SOURCE DOCUMENT:
Hooking Tutorial
Here you will learn about this ancient miracle cure called Hooking. Our ancestors used hooking to catch fish! No just kidding, lets get to it.. But before we dive in, I'll provide a little introduction to the Portable Executable (PE). Don't skip it; its understanding is crucial to get to the meat and potatoes of this tutorial.
The Portable Executable (PE) format is a file format for executables, object code, DLLs, FON Font files, and others used in 32-bit and 64-bit versions of Windows operating systems. It is a data structure format that encapsulates information regarding dynamic library references for linking, API export and import tables, resource management data and thread-local storage (TLS) data.
The Extensible Firmware Interface (EFI) specification states that PE is the standard executable format in EFI environments. On NT family of operating systems, the PE format is used for EXE, DLL, SYS (device driver), and other file types. There are 2 versions of PE's, the PE32 format which stands for Portable Executable 32-bit and PE32+ which is Portable Executable 64-bit format.
Initially, the only programs that existed were COM files. The format of a COM file is… um, none. There is no format. A COM file is just a memory image. This 'format' was inherited from CP/M. To load a COM file, the program loader merely sucked the file into memory unchanged and then jumped to the first byte. No fixups, no checksum, nothing. Just load and go. The COM file format had many problems, among which was that programs could not be bigger than about 64KB. To address these limitations, the EXE file format was introduced. The header of an EXE file begins with the magic letters 'MZ' and continues with other information that the program loader uses to load the program into memory and prepare it for execution.

REQUESTS:
- a) According to the hooking tutorial, which magic letters begin the header of an EXE file?
- b) Rewrite the stretch of the hooking tutorial from "The Portable Executable (PE) format" through "storage (TLS) data.", switching "encapsulates" to "wraps".

EXTRACTED RECORDS:
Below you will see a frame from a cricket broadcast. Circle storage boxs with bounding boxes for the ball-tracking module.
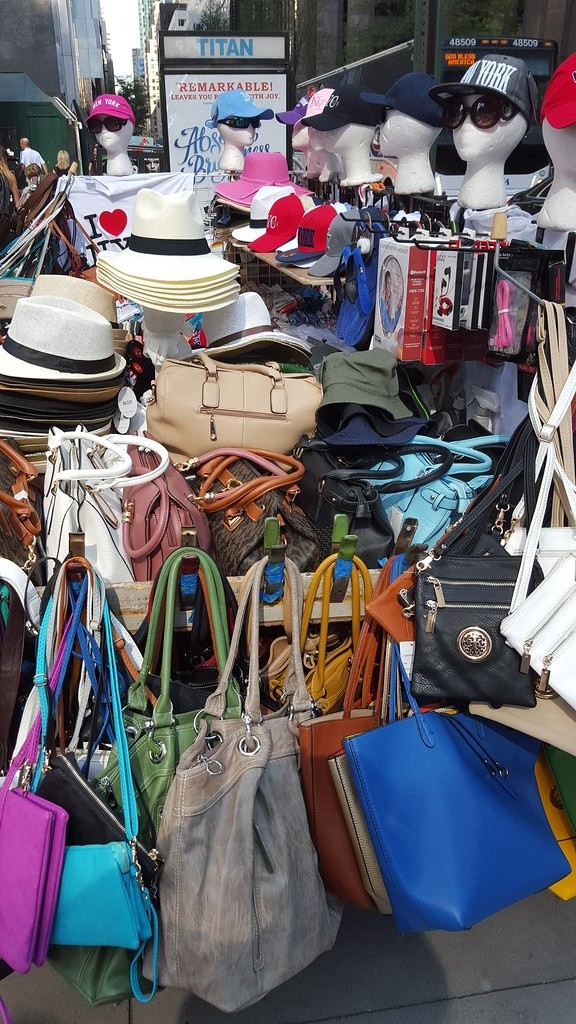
[374,231,566,366]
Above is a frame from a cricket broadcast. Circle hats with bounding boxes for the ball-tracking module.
[360,72,443,128]
[0,152,429,472]
[301,84,385,131]
[294,88,335,130]
[84,94,135,126]
[211,89,274,127]
[540,52,576,129]
[276,95,310,125]
[428,54,538,136]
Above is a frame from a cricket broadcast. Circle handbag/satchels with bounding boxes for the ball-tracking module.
[0,300,576,1024]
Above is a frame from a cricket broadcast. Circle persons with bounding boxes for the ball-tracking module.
[533,52,576,235]
[85,94,139,175]
[207,89,274,175]
[427,53,539,210]
[52,150,77,176]
[18,136,49,176]
[144,158,160,173]
[14,163,42,209]
[276,82,345,182]
[360,71,445,195]
[0,143,20,254]
[302,81,383,185]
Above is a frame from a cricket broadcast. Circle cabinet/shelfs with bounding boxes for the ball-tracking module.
[22,232,399,625]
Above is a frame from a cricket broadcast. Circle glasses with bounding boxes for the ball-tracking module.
[379,106,394,123]
[87,116,128,134]
[218,117,260,128]
[442,93,520,129]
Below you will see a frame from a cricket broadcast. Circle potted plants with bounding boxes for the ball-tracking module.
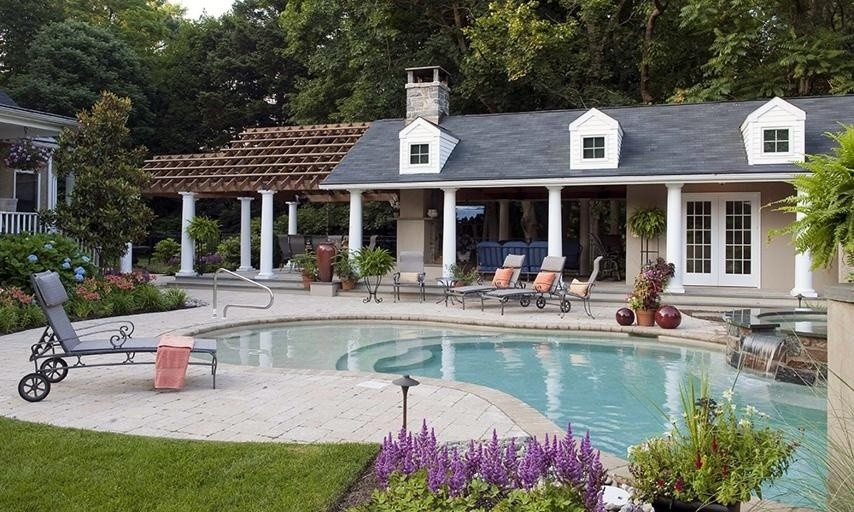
[289,248,321,292]
[447,262,484,288]
[329,246,367,291]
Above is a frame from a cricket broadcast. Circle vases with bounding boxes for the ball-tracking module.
[633,306,657,327]
[648,489,745,511]
[393,211,400,220]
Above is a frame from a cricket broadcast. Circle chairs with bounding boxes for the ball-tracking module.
[486,254,571,313]
[392,250,426,304]
[444,254,530,313]
[559,254,604,321]
[17,268,217,404]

RESPONSES PER TASK:
- a) 'MZ'

- b)
The Portable Executable (PE) format is a file format for executables, object code, DLLs, FON Font files, and others used in 32-bit and 64-bit versions of Windows operating systems. It is a data structure format that wraps information regarding dynamic library references for linking, API export and import tables, resource management data and thread-local storage (TLS) data.